Sementara, di sisi lain, siswa yang tidak belajar atau tidak berprestasi bisa lulus, malah dengan pencapaian maksimal. Dalam tataran ini, implementasi Ujian Nasional terkesan pincang.

Karena modal dasar dalam memberikan jawaban bukan terletak pada kematangan daya kritis dalam beranalisa, melainkan feeling dan kemampuan dalam menebak.

Akibatnya, meskipun seorang siswa memiliki kecerdesan intelektual yang bagus, tetapi kalau ia tidak memiliki ‘daya tebak’ yang bagus, maka akan sia-sialah kecerdasannya dan pasti akan gagal dalam ujian.

Begitu pula sebaliknya, meskipun siswa tidak belajar, tetapi kalau ia memiliki nyali dalam ‘menebak’ jawaban, niscaya ia bisa mengalahkan anak-anak yang cerdas dan bisa mendapat hasil yang memuaskan dalam ujian.

Hal ini sama sekali tidak membantu siswa untuk berpikir kritis dan kreatif. Dan kondisi ini tentu sangat ironis karena esensi pendidikan terjebak pada mekanisme murahan.

Pendidikan yang pada galibnya bertujuan untuk meningkatakan daya berpikir, kreativitas, inovasi, dan semangat eksploratif sisiwa justru berbalik arah, malah mengerdilkan daya kritis, kreatif, eksploratif dan inovatif siswa.

Di sisi lain, pemberlakuan ujian dengan gaya “objektif test” kurang komprehensif. Dikatakan demikian, karena sulit diterima bahwa proses belajar selama tiga tahun (di tingkat SMP dan SMA) hanya diukur dengan durasi waktu 90 menit untuk setiap mata pelajaran UN.

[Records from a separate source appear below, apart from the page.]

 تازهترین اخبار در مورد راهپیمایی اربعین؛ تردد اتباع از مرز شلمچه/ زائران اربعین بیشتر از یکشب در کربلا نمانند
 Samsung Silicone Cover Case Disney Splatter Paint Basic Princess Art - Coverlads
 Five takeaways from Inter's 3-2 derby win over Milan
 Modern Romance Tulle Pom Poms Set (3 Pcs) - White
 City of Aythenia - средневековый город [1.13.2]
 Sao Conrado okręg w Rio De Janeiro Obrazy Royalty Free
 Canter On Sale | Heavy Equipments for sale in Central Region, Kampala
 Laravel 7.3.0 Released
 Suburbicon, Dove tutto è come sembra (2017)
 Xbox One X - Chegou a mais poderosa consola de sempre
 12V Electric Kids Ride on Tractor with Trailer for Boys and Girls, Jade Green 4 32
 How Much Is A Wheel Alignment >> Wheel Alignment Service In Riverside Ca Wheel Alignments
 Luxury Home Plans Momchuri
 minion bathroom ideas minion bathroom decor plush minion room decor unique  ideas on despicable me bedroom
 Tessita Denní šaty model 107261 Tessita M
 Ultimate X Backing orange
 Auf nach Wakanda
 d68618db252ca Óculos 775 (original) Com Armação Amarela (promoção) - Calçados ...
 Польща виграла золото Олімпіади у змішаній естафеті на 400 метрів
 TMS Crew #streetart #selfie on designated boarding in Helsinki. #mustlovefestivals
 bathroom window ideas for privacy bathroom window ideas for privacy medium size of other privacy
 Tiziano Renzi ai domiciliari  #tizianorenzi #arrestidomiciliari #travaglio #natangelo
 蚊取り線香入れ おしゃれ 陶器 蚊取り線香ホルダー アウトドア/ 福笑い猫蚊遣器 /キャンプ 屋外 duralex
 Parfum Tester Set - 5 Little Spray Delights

Hal ini berimplikasi pada mental belajar siswa. Siswa tidak lagi menghargai proses dan cederung berorientasi pada pencapaian hasil. Apa lagi dengan adanya perubahan baru yang dikeluarkan Kementrian Pendidikan dan Kebudayaan sejak tahun ini, bahwa penentu final kelulusan siswa adalah pihak sekolah.

Hal ini, di satu sisi, dapat melahirkan penilaian akurat dari pihak sekolah, di mana prestasi atau kemampuan siswa tidak hanya diukur dari hasil pencapaian UN, tetapi juga dari proses yang bertahun-tahun yang sudah ditempuh siswa.

Akan tetapi, pada ekstrem lain, hal itu juga dapat mengendurkan semangat belajar siswa karena mereka akan berpikir bahwa sekalipun tidak lulus dalam UN, mereka jelas dapat “dibantu” oleh pihak sekolah. Karena itu, siswa hanya belajar setengah-setengah.

Hal ini didukung oleh faktor yang sudah disebutkan sebelumnya, bahwa kalaupun tidak bisa menjawab soal dalam ujian, mereka masih bisa menebak, sehingga siswa yang belajar dan tidak belajar sama saja.

Mereka tetap bisa menggelontorkan jawaban dalam ujian, karena cara memberikan jawaban dalam ujian tidak terlampaui sulit, tinggal menghitamkan salah satu opsi yang  dirasa benar.

Tanpa membaca soal terlebih dahulu pun siswa masih bisa menentukan jawaban. Inilah titik lemah implementasi UN sebagai produk kurikulum kita. Eksesnya, generasi bangsa ini hanya diisi oleh orang-orang katrok dan tidak memiliki integritas diri yang andal.

Harapan

Dunia pendidikan seharusnya menyentuh aspek subtansial dalam dirinya sendiri agar dengan demikian dunia pendidikan dapat mencetak outcome dan generasi bangsa yang berkualitas.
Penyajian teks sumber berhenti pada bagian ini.